The authors declare no competing interests.

Figures

Extended Data Fig. 1
Extended Data Fig. 1. Self-targeting screen characteristics.
(a) Visualization of library design (library 1) and numbers before and after filtering results. (b) Distribution of edit positions for single base replacement edits in library 1. (c) Distribution of edit positions for insertion edits in library 1. (d) Distribution of edit positions for deletion edits in library 1. (e) Distribution of insertion lengths in library 1. (f) Distribution of deletion lengths in library 1. (g) Distribution of edit types in library 1 (number of design variants and percentage of the total library). (h-i) Editing rates of a test self-targeting locus with a forward (Fw) or reverse (Rv) orientation of the target sequence. Either on plasmid level or integrated by lentiviral transduction in HEK293T cells. Data points for bars (from left) 2,3 and 5,6 correspond to 2 technical replicates (simultaneous transfection of two separate wells). Only one data point was used for the plasmid controls (bar 1 and 4). (h) pegRNA with TAG to TGG edit. (i) pegRNA with TAG to TAC edit. The observed editing in the forward direction in the absence of PE2 could be caused by lentiviral reshuffling or ADAR-mediated A to I (G) RNA editing. The latter could occur during lentiviral packaging in HEK293T cells: HEK293T cells endogenously express ADAR and the target site is present as RNA on the lentiviral vector and targeted by the complementary pegRNA with a mismatch, providing an ideal template for ADAR-dependent RNA editing. The observation that primarily TAG to TGG (but not TAG to TAC) showed background editing is in line with this hypothesis, as previous studies showed ADAR preference for UAG sequences.
Extended Data Fig. 2
Extended Data Fig. 2. Additional validation of the DeepPE model.

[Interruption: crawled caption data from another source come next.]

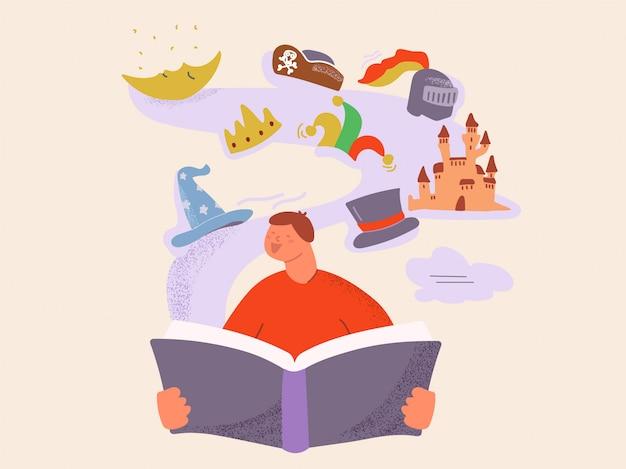 Criança de besteira dos desenhos animados, ler a cauda de fada do livro mágico se divertindo ilustração plana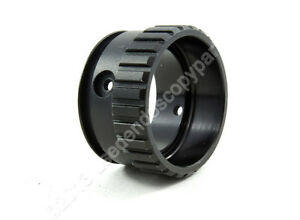 Endoscope Eyepiece Diopter Ring Cyf 2 Cyf 3 Enf t3 Urf p2 Olympus Oem Part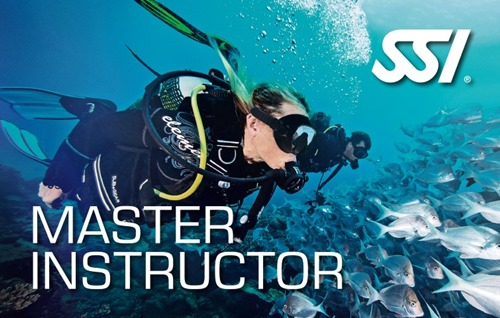 SSI Instructor Training Course Acapulco - Mexico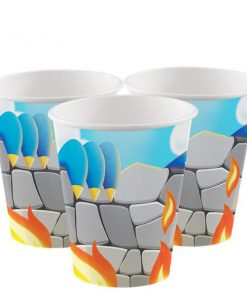 Dragon Party Paper Cups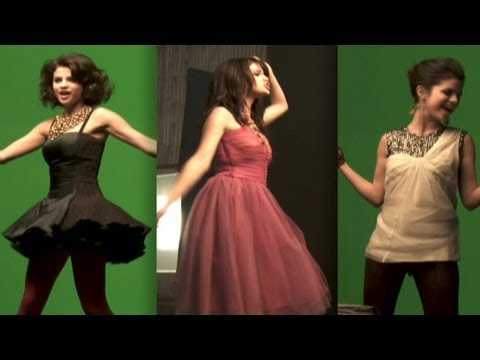 Selena Gomez Naturally Behind The Style Disney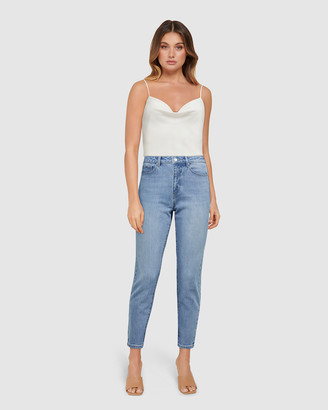 Forever New Isabel Mid Rise Straight Crop Jeans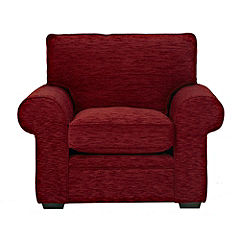 Sofia Red Chair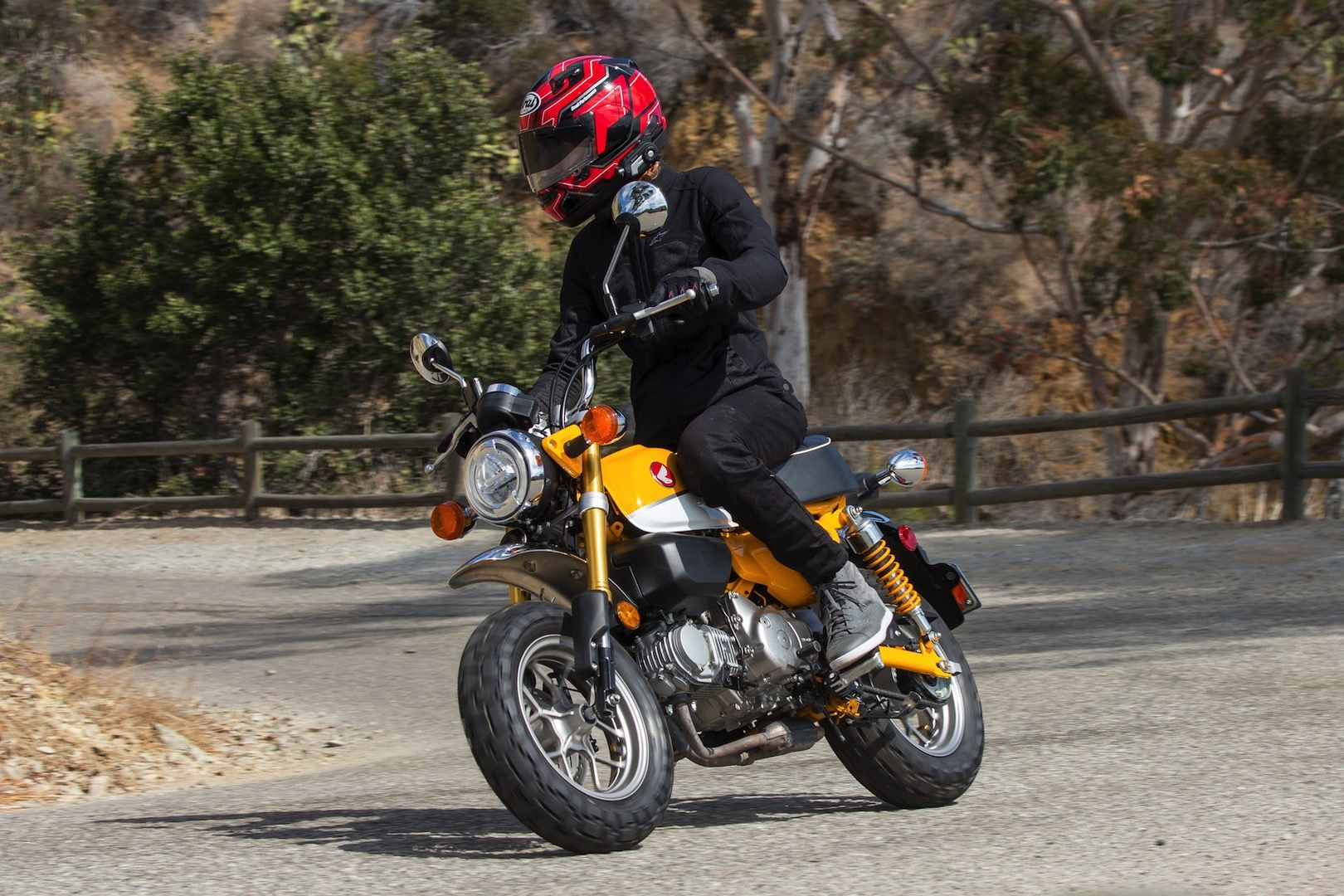 2019 Honda Monkey Review 14 Fast Facts In 2020 Honda Monkey Pictures Honda Grom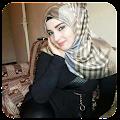 زواج مطلقات (مصر-سعودية) prank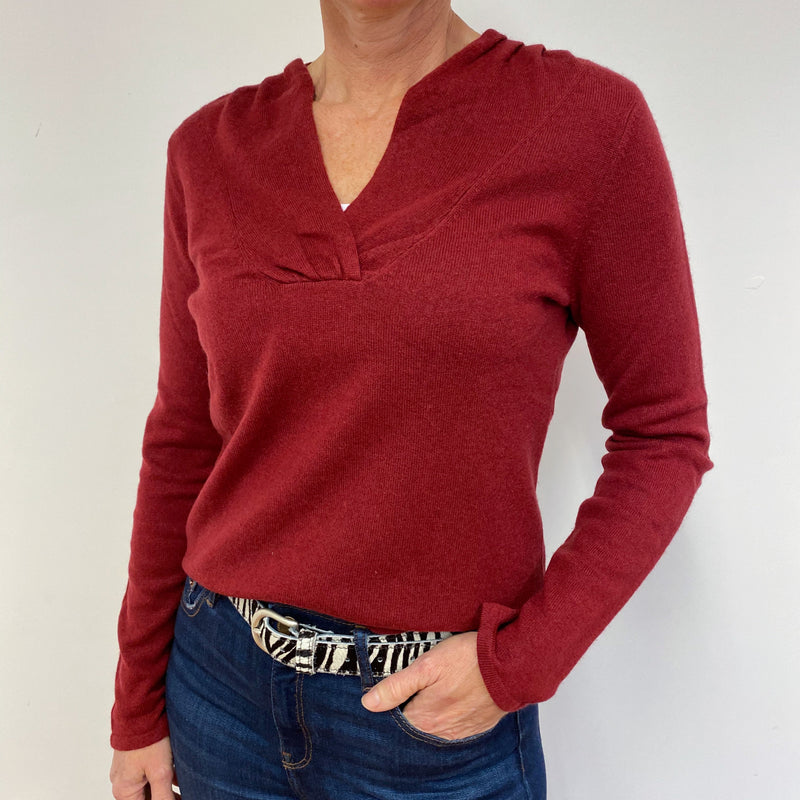 Fantastic Soft Red V Neck Jumper Medium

(a) Predicted (PRIDICT) and measured intended editing efficiency for GtoC edits at position 5 of RTT in the dataset from this study. Data from all 5 test sets (five-fold cross-validation) were combined for this visualization. n = 540 (b) Evaluation of PRIDICT AttnBiRNN (trained on the dataset from this study) by testing on pegRNAs from Kim et al. 2021 HT dataset (only G to C at Position 5). n = 4,457. (c) Evaluation of DeepPE model (original, trained on Kim et al. 2021 HT dataset) by testing on the dataset from this study (only G to C at Position 5). n = 540. (d,e) SHAP analysis of XGBoost models trained and tested (d) on DeepPE dataset (n = 43,149) or (e) on G-to-C Position 5 edits from library 1. Feature descriptions are listed in Supplementary Table 1. (f) Editing efficiency with different RTT overhang lengths (5, 7, 10, 15 bp) in DeepPE (Kim et al.) dataset. n for each bar (left to right) = 10,746, 10,828, 10,921, 10,654. Error bars = mean +/- SD (g) Editing efficiency with different RTT overhang lengths (3, 7, 10, 15 bp) in GtoC Pos. 5 edits of library 1 for a direct comparison to identical edits in the DeepPE dataset. n for each bar (left to right) = 135, 135, 137, 133. (f,g) Error bars = mean +/- SD (h,i) Evaluation of DeepPE model (n = 18) on 18/45 endogenous edits from this study in HEK293T (h) and K562 (i).
Extended Data Fig. 3
Extended Data Fig. 3. Additional validation of the Easy-Prime PE2 model.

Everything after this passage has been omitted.